Festival AUGENBLICK : Christian Petzold

Un cinéma de l’entre-deux et du passage

Invité à AUGENBLICK, l'un des plus grands réalisateurs allemands : Christian PETZOLD Foto: Eurojournalist(e)/CC-BY-SA 4.0Int

(Marc Chaudeur) – Tandis que le Festival AUGENBLICK bat des records intersidéraux d’audience et de fréquentation, nous avons eu droit aux explications de Christian Petzold, lundi soir, par celui qui est assurément l’un des plus grands réalisateurs allemands actuels : une masterclass avec Valérie Carré au Musée d’Art moderne de Strasbourg. Petzold, une personnalité et une œuvre passionnantes.

Nous avons pu bénéficier d’une interview très dense, qui a presque fait le tour du cas Petzold. La naissance à Hilden en 1960, de parents venus de RDA. Les débuts dans la Ruhr et à Berlin, en opposition avec un certain cinéma «munichois » trop appuyé et didactique – au point qu’on parle souvent d’Ecole munichoise et d’Ecole berlinoise : cette dernière se voulant plus proche d’une effectuation libre, à la Truffaut, où tout se construit à la force du poignet, sans guère d’autorité de référence, de manière novatrice et parfois peu ou prou improvisée. La rencontre de James Grey à New York, essentielle. La collaboration avec Harun Farocki, professeur d’Art à Vienne, documentariste et critique, mort en 2014, qui apporte des éléments précieux dans l’esthétique de Petzold. Et, avec Farocki précisément : comment raconter le nouveau capitalisme, infiniment plus abstrait que celui de Charlie Chaplin, infiniment moins symbolisable (surtout dans le film Nicht ohne risiko, en 2005).

Pourquoi le polar est-il si important dans l’esprit et l’œuvre de Petzold ? C’est que pour lui, l’essence même du polar – et pourrait-on dire, du cinéma – c’est le Wegrutschen, la glissade à côté (ou dégringolade dans le fossé…). Ce qui frappe chez Petzold, c’est le caractère anguleux de ce dérapage incontrôlable des personnages, et de leurs dialogues : une déréliction-incision, si on veut… Mais le réalisateur avoue qu’il n’aime pas trop son film Cuba libre (1995) : trop de rôles masculins (ce qu’il a appris a contrario de Chabrol), trop… d’allusions à Cuba, cette sorte de « Bangkok pour gens de gauche », comme il le dit très drôlement.
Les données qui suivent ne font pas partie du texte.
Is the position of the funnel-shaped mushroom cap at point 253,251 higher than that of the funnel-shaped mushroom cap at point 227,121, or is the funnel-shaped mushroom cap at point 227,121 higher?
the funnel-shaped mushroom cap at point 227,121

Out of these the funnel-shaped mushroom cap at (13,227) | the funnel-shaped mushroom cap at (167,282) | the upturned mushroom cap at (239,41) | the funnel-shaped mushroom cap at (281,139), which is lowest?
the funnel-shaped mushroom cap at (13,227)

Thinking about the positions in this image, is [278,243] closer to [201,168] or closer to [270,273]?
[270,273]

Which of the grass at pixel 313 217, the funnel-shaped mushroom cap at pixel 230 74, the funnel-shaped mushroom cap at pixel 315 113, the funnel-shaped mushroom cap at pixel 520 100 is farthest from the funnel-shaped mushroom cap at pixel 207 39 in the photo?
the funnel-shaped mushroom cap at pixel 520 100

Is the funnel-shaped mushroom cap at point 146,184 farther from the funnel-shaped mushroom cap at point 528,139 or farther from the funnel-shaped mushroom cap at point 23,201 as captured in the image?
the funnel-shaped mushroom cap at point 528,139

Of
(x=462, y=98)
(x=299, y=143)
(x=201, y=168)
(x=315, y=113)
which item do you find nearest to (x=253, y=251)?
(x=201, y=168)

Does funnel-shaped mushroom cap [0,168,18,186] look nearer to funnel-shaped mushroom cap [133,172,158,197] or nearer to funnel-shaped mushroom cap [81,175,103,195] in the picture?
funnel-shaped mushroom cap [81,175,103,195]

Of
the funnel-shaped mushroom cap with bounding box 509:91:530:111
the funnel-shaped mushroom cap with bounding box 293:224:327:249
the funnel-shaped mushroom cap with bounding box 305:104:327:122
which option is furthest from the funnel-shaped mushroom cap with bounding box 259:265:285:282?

Phoenix, en revanche, c’est le retour de l’Histoire allemande dans le polar. Petzold n’avait nulle envie de faire encore l’un de ces films stupides où on « parle nazi », avec uniformes, beuglements bestiaux et bras tendus. Il a voulu faire un film avec les silences et les demi-tons de l’époque, un peu, dit-il lui-même, comme Le Silence de la mer, ce beau roman de Vercors adapté au ciné. Et même, sur le rien, du moins sur ces tragiques bulles de mémoire qui tiennent lieu de réel : ainsi, cette femme méconnaissable qui, dans Phoenix, ré- épouse son époux, mais finit par se retrouver et se perdre elle-même en retrouvant sa voix de chanteuse.

Un cinéma de l’entre-deux, du passage, bien plutôt que du non-lieu (au sens que donne le sociologue Marc Augé, très justement mentionné par Petzold à ce terme) : c’est Phoenix (2014), c’est bien évidemment Transit (2018) – et peut-être plus encore, Die innere Sicherheit (Contrôle d’identité, 2000), vu hier soir. Les personnages de ces films se construisent une vie dans ce milieu, sur ces terres intermédiaires, cet entre-deux. Ils le chargent de sens, du sens qu’ils charrient dans la narration qu’édifie lentement le film. C’est cela, die verzauberte Wirklichkeit ( la réalité enchantée) : la devise de l’Ecole de Berlin.

Christian Petzold, ce sont aussi des interprètes fascinants et fascinantes, magnifiquement dirigé-es : Nina Hoss, Julia Hummer, Paula Beer, Sabine Timoteo et… impressionnante, la toute jeune Barbara Auer de Contrôle d’identité. Ce sont elles qui enchantent la réalité ; et dans ce coup de baguette magique, elles sont infiniment davantage que de simples instruments.

Christina Petzold, on s’en aperçoit, a offert un tableau très dense et très circonstancié de son œuvre passée et présente. D’autres réalisations passionnantes nous attendent.

Le Festival AUGENBLICK, comme nous le répétons tous les jours avec un malin plaisir, se poursuivra jusqu au 23 novembre. Les prix seront remis le 18 décembre au soir.